*** Opening SUPPLIED DATA ***
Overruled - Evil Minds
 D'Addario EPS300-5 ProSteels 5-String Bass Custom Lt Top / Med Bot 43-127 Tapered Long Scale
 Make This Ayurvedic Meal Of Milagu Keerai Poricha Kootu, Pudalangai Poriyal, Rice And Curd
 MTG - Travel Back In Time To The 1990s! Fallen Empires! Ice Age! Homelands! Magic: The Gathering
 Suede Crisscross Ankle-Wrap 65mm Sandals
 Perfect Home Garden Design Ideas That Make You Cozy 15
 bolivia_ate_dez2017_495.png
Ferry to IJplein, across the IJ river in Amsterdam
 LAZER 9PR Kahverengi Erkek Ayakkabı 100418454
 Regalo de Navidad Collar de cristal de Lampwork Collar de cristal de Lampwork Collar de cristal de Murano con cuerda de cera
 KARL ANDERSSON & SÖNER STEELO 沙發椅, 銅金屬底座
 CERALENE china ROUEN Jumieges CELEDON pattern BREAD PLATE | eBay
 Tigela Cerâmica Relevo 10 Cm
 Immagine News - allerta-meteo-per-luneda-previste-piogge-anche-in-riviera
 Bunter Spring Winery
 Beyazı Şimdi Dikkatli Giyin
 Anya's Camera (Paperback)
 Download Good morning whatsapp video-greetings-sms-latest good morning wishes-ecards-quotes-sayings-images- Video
*** Closing SUPPLIED DATA ***
▶ **PROBLEM STATEMENT**:
Return exactly the lines from the one containing "Beyazı Şimdi Dikkatli Giyin" through the last line of the records above, both included, and nothing else.

▶ **RESPONSE**:
 Beyazı Şimdi Dikkatli Giyin
 Anya's Camera (Paperback)
 Download Good morning whatsapp video-greetings-sms-latest good morning wishes-ecards-quotes-sayings-images- Video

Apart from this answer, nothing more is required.